***** TEKSTFRAGMENT

De vertellingen van Duizend en een Nacht, een bibliotheek met uiteenlopende genres.

DE ZEVEN REIZEN van Sindbad de Zeeman zeven schepen vergaan, zeven wereldzeeën bevaren en de zevende keer thuisgekomen met het inzicht dat een wijs man beter bij zijn familie blijft, dan heeft God ook minder werk om hem uit de nesten te halen zijn in onze streken minder bekend dan ze verdienen. We kennen de naam natuurlijk, die is in de Arabische wereld zo bekend als bij ons die van Don Quichote (boekhandels en uitgeverijen zijn naar hem genoemd).

Hij is in onze cultuur doorgesijpeld tot in de taalspelletjes van James Joyce op Sinbad the Sailor (Minbad the Mailer, Tinbad the Tailor…), maar vaak houden we ?de Zeeman? voor een piraat, een onverschrokken kapitein of iets in die lijn, en zijn boot voor een oorlogsschip of wat dan ook voor avontuurlijks. Dat is dus niet het geval : het zou zelfs moeilijk zijn in de hele bibliotheek van ?De vertellingen van duizend en een nacht? een ietwat uitgewerkte held te vinden die burgerlijker is dan Sindbad die in de nieuwe vertaling niet ?de Zeeman?, maar ?de Zeevaarder? wordt genoemd. Hij is immers een rijke koopman die in zijn knusse paleis in Bagdad het relaas van zijn avonturen doet aan een arme naamgenoot, Sindbad de Sjouwer, en hem daarbij overlaadt met goud en geschenken.

Hij is het beeld van de geslaagde burger in de geest van de Arabische wereld van die tijd (het verhaal voert hem op in de tijd van kalief Haroen ar-Rasjied, maar volgens vertaler Richard van Leeuwen is de verhalencyclus van Sindbad een stuk van een veel oudere verzameling Arabische verhalen). Het is treffend hoe vreedzaam en, naar onze romaneske normen, zelfs saai dat beeld wel kan lijken. (Voor we neerkijken op het wat teleurstellende beroep van Sindbad, is het goed eraan te denken dat de Profeet Mohammed zélf een koopman was die rijk werd met de handel, en dat daar dus in islamlanden niets op aan te merken valt, als dat bij ons al het geval zou zijn.)

SCHIP.

**********
***** FRAGMENT GEGEVENS

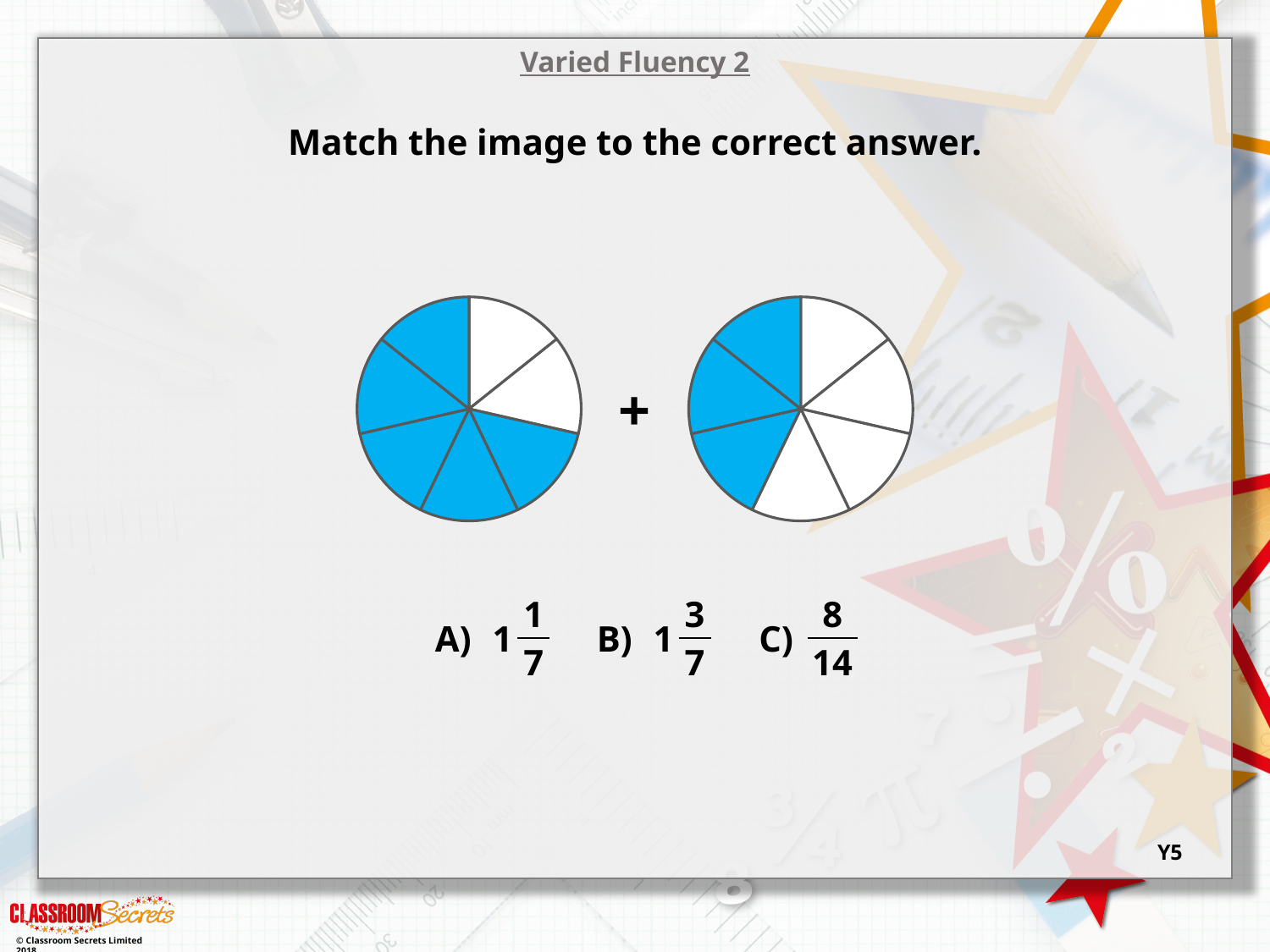
Which circle has more blue shaded parts, the left or the right? left What colour is used to shade the parts of the circles? blue How many parts of the left circle are shaded blue? 5 How many equal parts is the left circle divided into? 7 How many equal parts is the right circle divided into? 7 What symbol is shown between the two circles? + What is the difference between the number of blue parts in the left circle and the right circle? 2 What fraction of the right circle is shaded blue? 3/7 What fraction of the left circle is shaded blue? 5/7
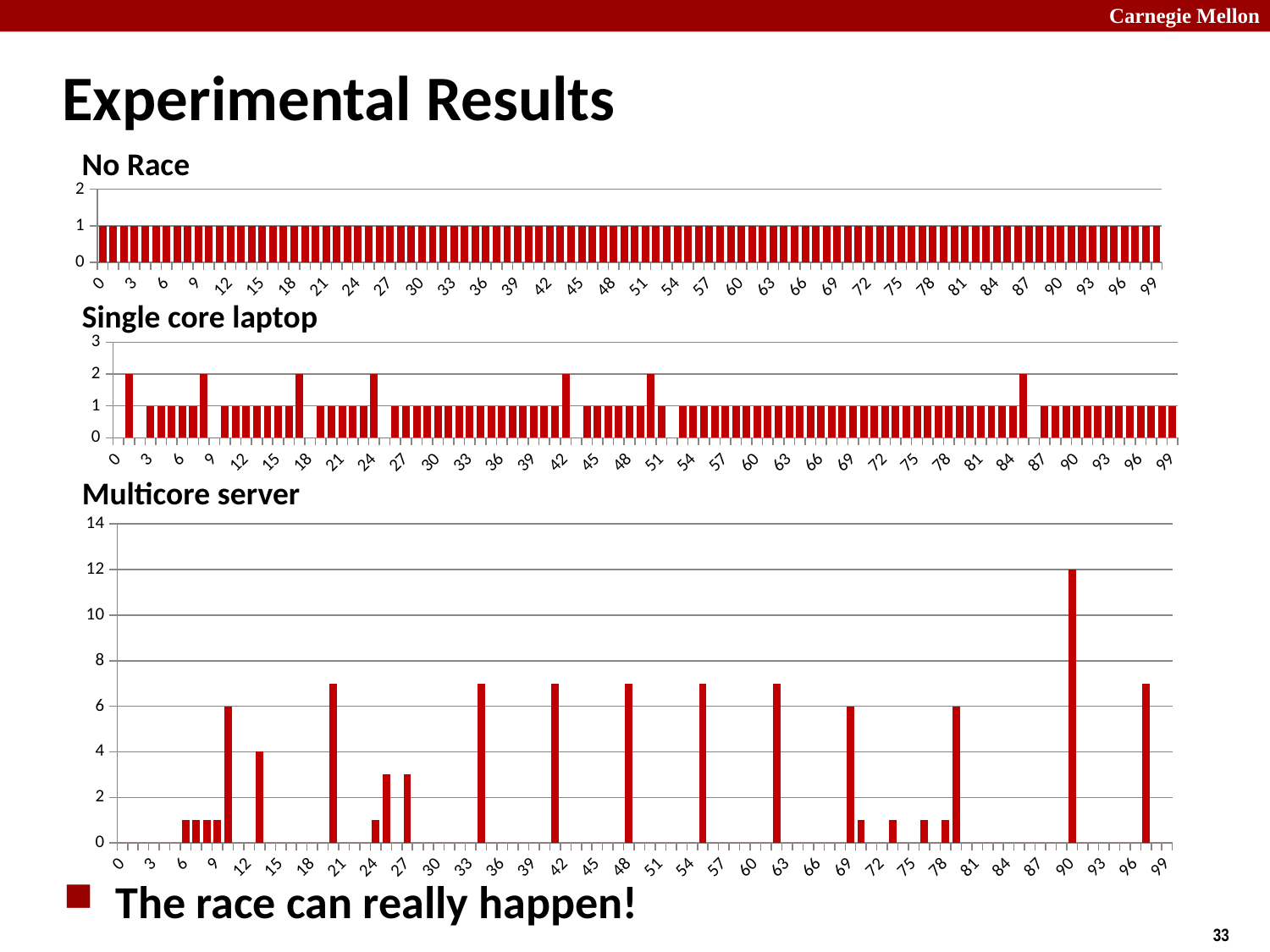
In the Single core laptop chart, what is the highest value reached by any bar? 2 In the Single core laptop chart, is the value at x = 42 greater or less than 3? less In the No Race chart, what value does every bar reach? 1 In the Single core laptop chart, what is the value at x = 42? 2 What is the highest tick shown on the y axis of the Multicore server chart? 14 In the Multicore server chart, what is the highest value reached by any bar? 12 In the No Race chart, do the values rise, fall, or stay flat across the x axis? stay flat Which chart has the taller maximum bar, Single core laptop or Multicore server? Multicore server How many charts are shown on the slide? 3 In the Multicore server chart, is the value at x = 90 greater or less than 10? greater What kind of chart is the Multicore server chart? bar chart In the Multicore server chart, at which x value does the tallest bar occur? 90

**********

**REEKS OPDRACHTEN**
1 - Neem het stuk van de tekst over Sindbad over dat opent met de woorden met "Hij is in onze" en sluit met "goud en geschenken.", en verruil daarin "Bagdad" voor "Basra".
2 - Hoe wordt Sindbad in de nieuwe vertaling genoemd, volgens de tekst over Sindbad?
3 - Zeg bij elke bewering of ze klopt met de tekst over Sindbad, en citeer de woorden die de doorslag geven.
(a) Sindbad vertelt zijn avonturen aan een arme naamgenoot.
(b) Volgens vertaler Richard van Leeuwen hoort de verhalencyclus van Sindbad bij een veel jongere verzameling Arabische verhalen.
(c) De Profeet Mohammed was een koopman.
De gegevens heb je hier niet nodig.

**UITGEWERKTE OPLOSSINGEN**
1 -
Hij is in onze cultuur doorgesijpeld tot in de taalspelletjes van James Joyce op Sinbad the Sailor (Minbad the Mailer, Tinbad the Tailor…), maar vaak houden we ?de Zeeman? voor een piraat, een onverschrokken kapitein of iets in die lijn, en zijn boot voor een oorlogsschip of wat dan ook voor avontuurlijks. Dat is dus niet het geval : het zou zelfs moeilijk zijn in de hele bibliotheek van ?De vertellingen van duizend en een nacht? een ietwat uitgewerkte held te vinden die burgerlijker is dan Sindbad die in de nieuwe vertaling niet ?de Zeeman?, maar ?de Zeevaarder? wordt genoemd. Hij is immers een rijke koopman die in zijn knusse paleis in Basra het relaas van zijn avonturen doet aan een arme naamgenoot, Sindbad de Sjouwer, en hem daarbij overlaadt met goud en geschenken.

2 - De Zeevaarder.

3 -
(a) Ja: "het relaas van zijn avonturen doet aan een arme naamgenoot, Sindbad de Sjouwer".
(b) Nee: "een stuk van een veel oudere verzameling Arabische verhalen".
(c) Ja: "de Profeet Mohammed zélf een koopman was die rijk werd met de handel".